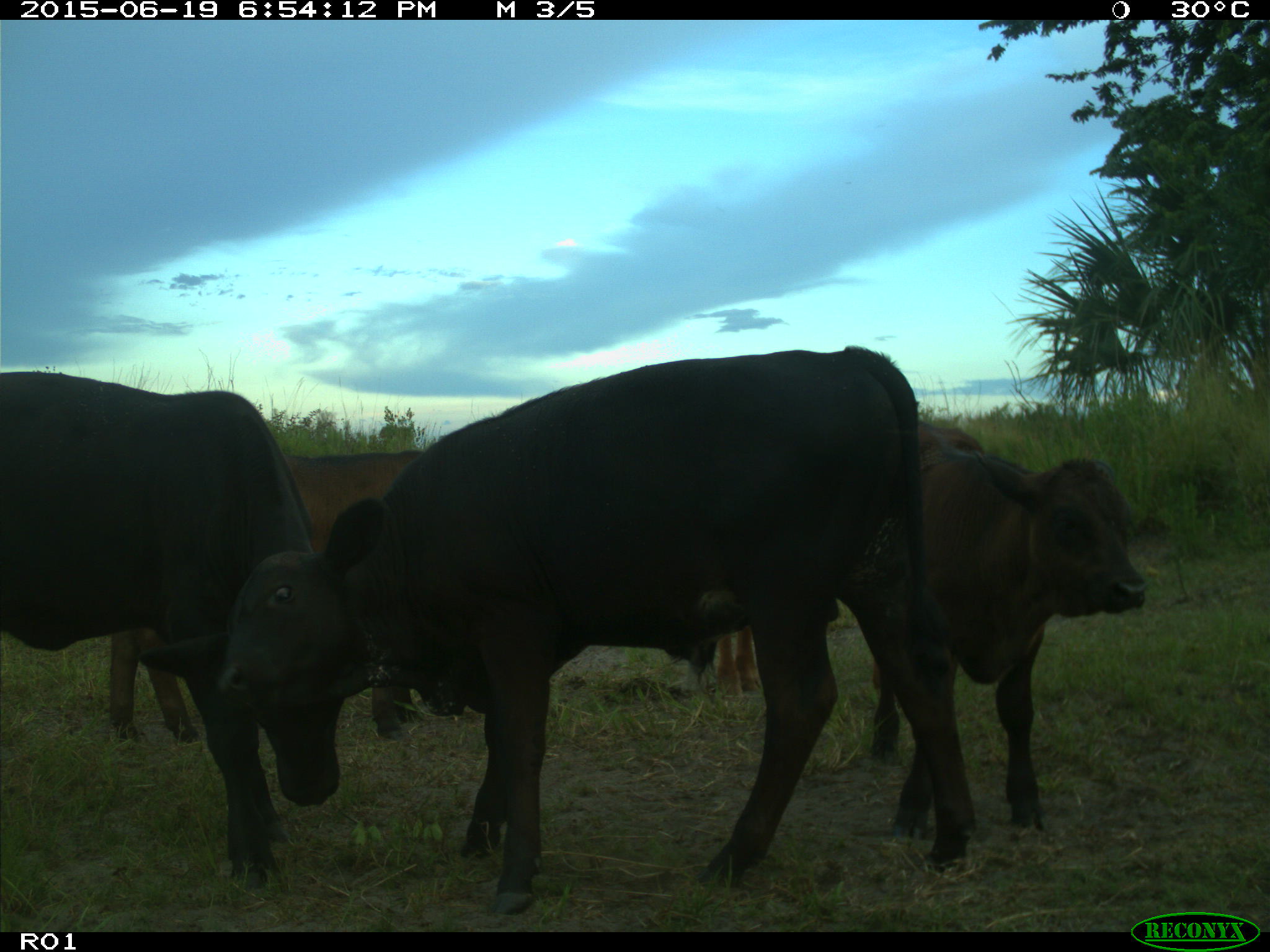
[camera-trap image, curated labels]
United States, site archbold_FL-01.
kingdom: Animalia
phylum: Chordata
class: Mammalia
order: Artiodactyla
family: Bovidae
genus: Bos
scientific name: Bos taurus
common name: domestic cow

▶ **Task brief**: When you reproduce the entries above, keep every word exactly and leave out each picture.

▶ **Solution to the problem**:
[camera-trap image, curated labels]
United States, site archbold_FL-01.
kingdom: Animalia
phylum: Chordata
class: Mammalia
order: Artiodactyla
family: Bovidae
genus: Bos
scientific name: Bos taurus
common name: domestic cow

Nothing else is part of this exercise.